== ACTIVITY ==
Only the lines from the one bearing "Outdoor Research Men's" through the end of the entries should be output, exactly as they stand, and pictures should be skipped.

Image-caption web data:
_____

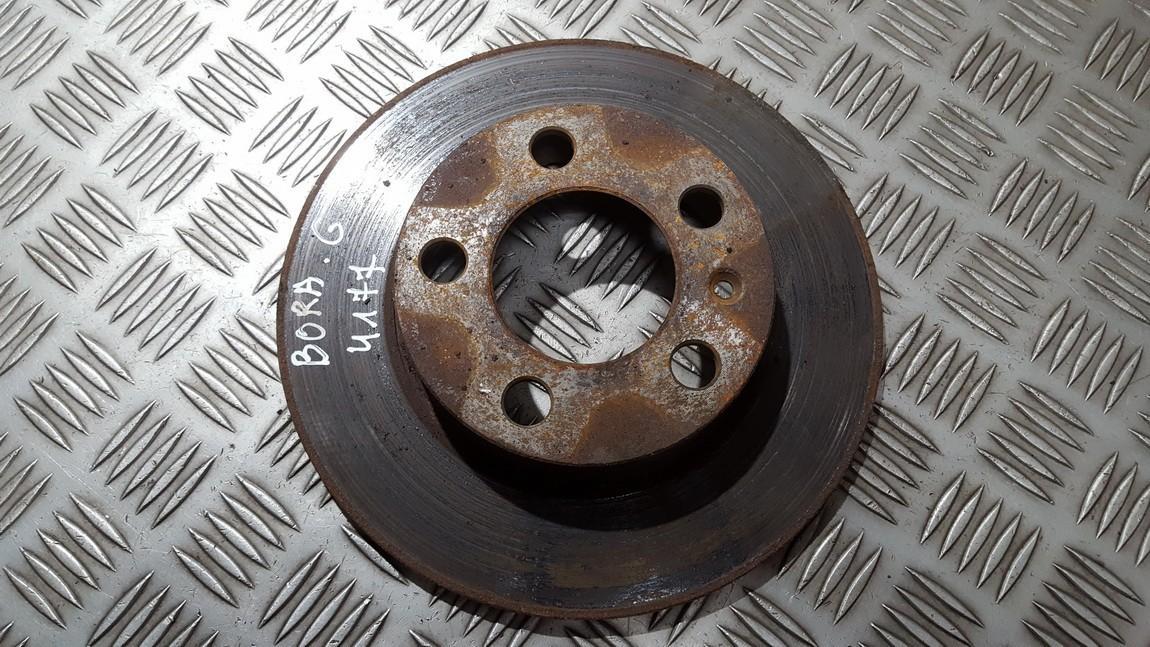 Brake Disc - Rear used used Volkswagen BORA 2001 1.9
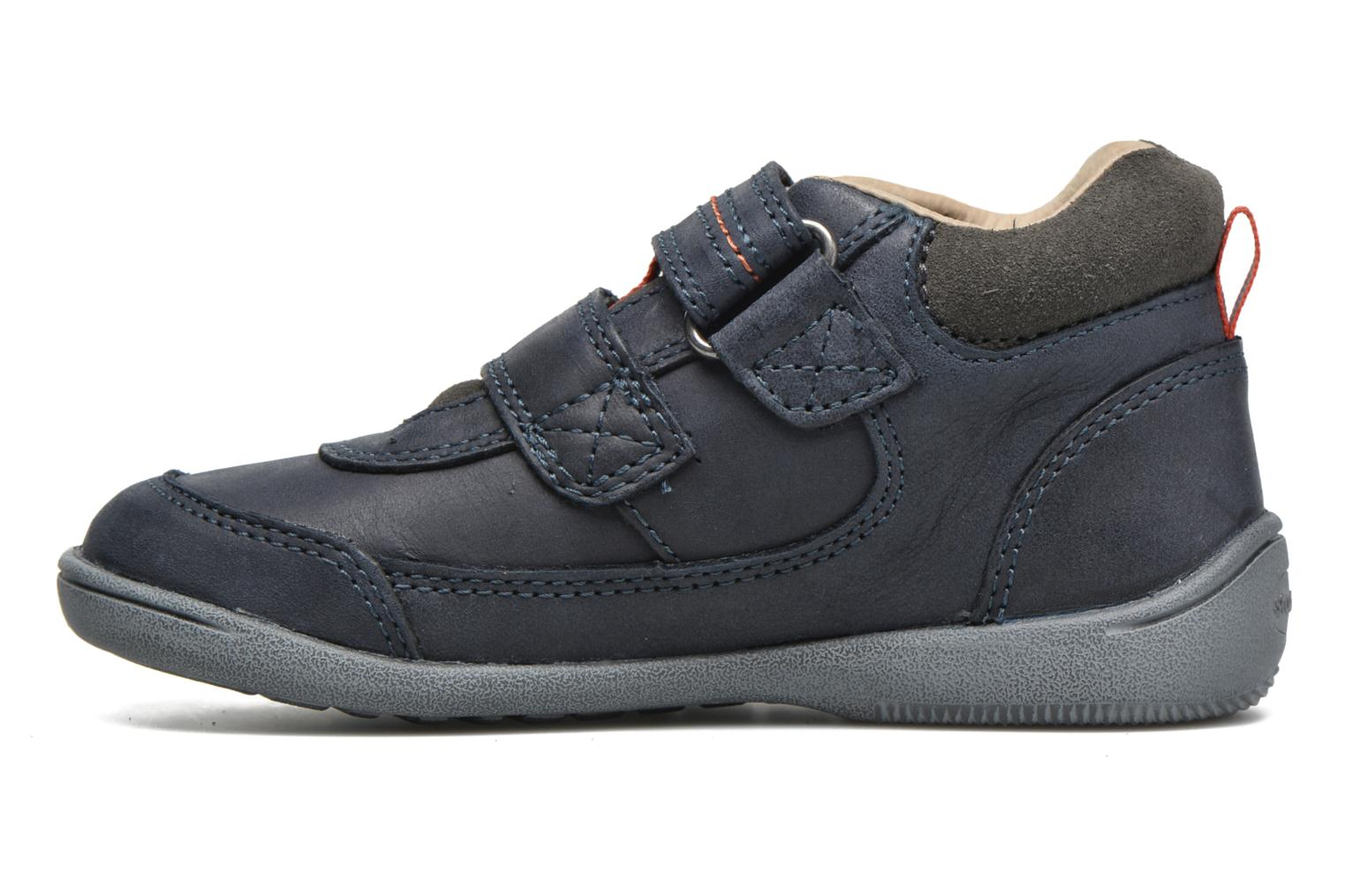Velcro shoes Start Rite Max Grey front view
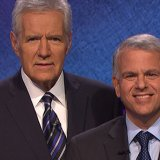 Associate Dean Joe Bartolomeo is pictured with Alex Trebek, host of Jeopardy!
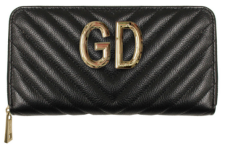 Portafoglio grande lux leather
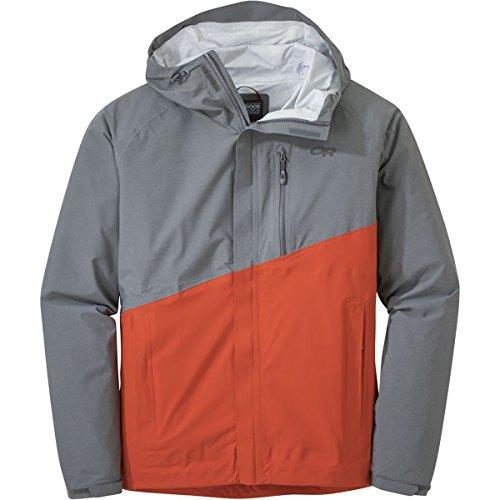 Outdoor Research Men's Panorama Point Jacket, Charcoal Heather/Diablo, Medium -
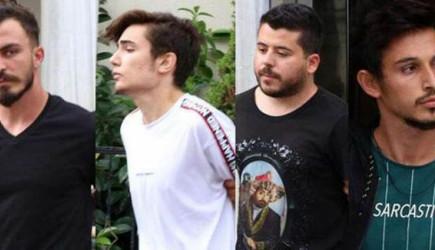 Maç Sırasında Sahaya Atlayan Youtuber ve 3 Arkadaşına Hapis Cezası İstemi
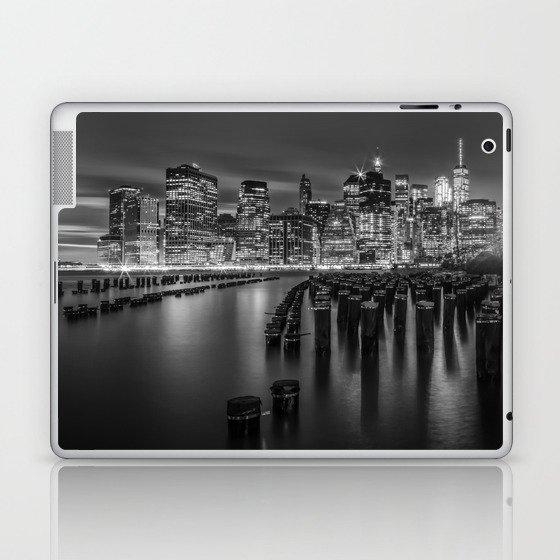 Manhattan Skyline at Sunset | Monochrome Laptop & iPad Skin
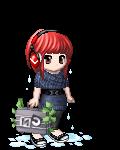 yorkiegirl111's avatar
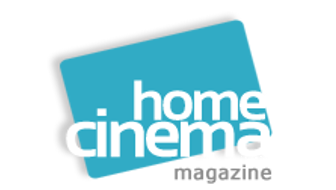 Home Cinema Magazine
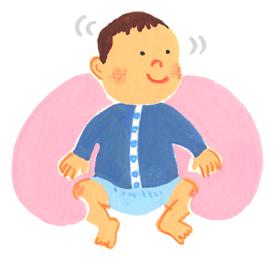 生後4カ月~5カ月の赤ちゃん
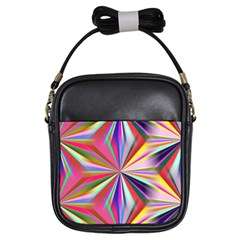 Star A Completely Seamless Tile Able Design Girls Sling Bags
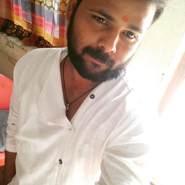 sumanthv363310's profile photo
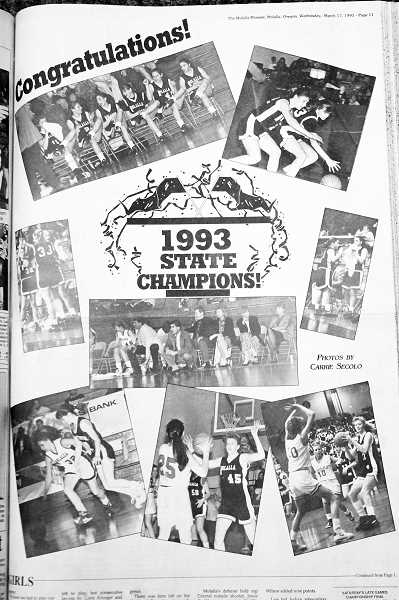 PIONEER PHOTO: CONNER WILLIAMS - This Molalla Pioneer newspaper clipping from the March 17, 1993 edition features an array of photos from the 1993 season.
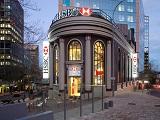 Du học ngành tài chính ngân hàng tại Úc: Top 10 quốc gia hưng thịnh nhất thế giới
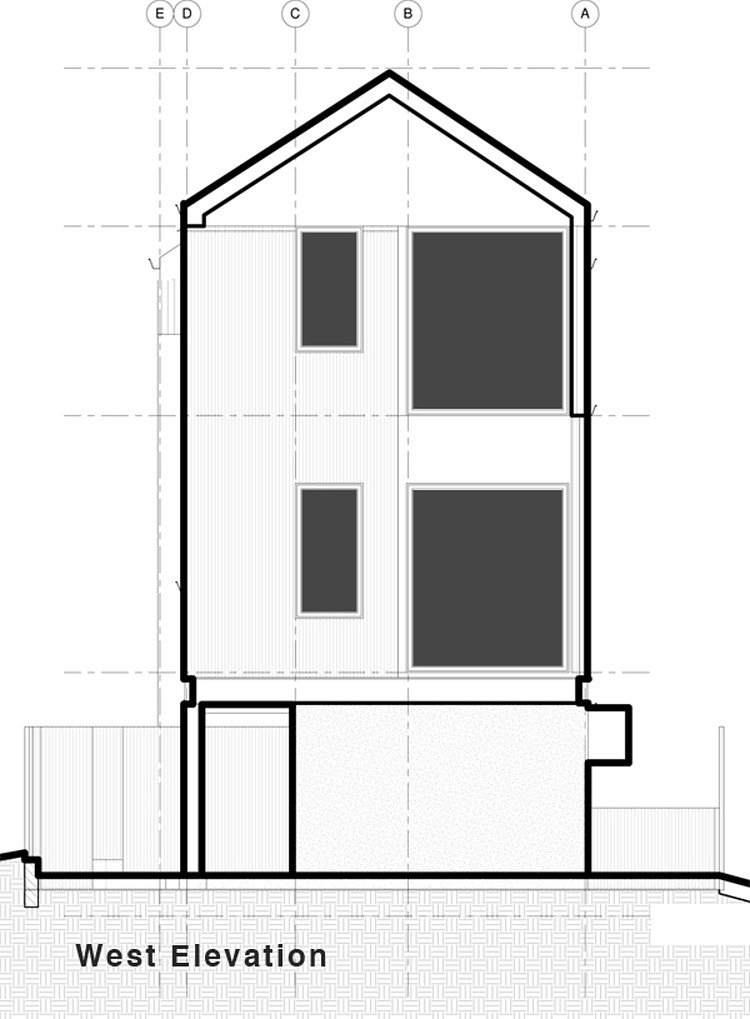 duplex 19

_____

== ANSWER TO THIS EXERCISE ==
 Outdoor Research Men's Panorama Point Jacket, Charcoal Heather/Diablo, Medium -
 Maç Sırasında Sahaya Atlayan Youtuber ve 3 Arkadaşına Hapis Cezası İstemi
 Manhattan Skyline at Sunset | Monochrome Laptop & iPad Skin
 yorkiegirl111's avatar
 Home Cinema Magazine
 生後4カ月~5カ月の赤ちゃん
 Star A Completely Seamless Tile Able Design Girls Sling Bags
 sumanthv363310's profile photo
 PIONEER PHOTO: CONNER WILLIAMS - This Molalla Pioneer newspaper clipping from the March 17, 1993 edition features an array of photos from the 1993 season.
 Du học ngành tài chính ngân hàng tại Úc: Top 10 quốc gia hưng thịnh nhất thế giới
 duplex 19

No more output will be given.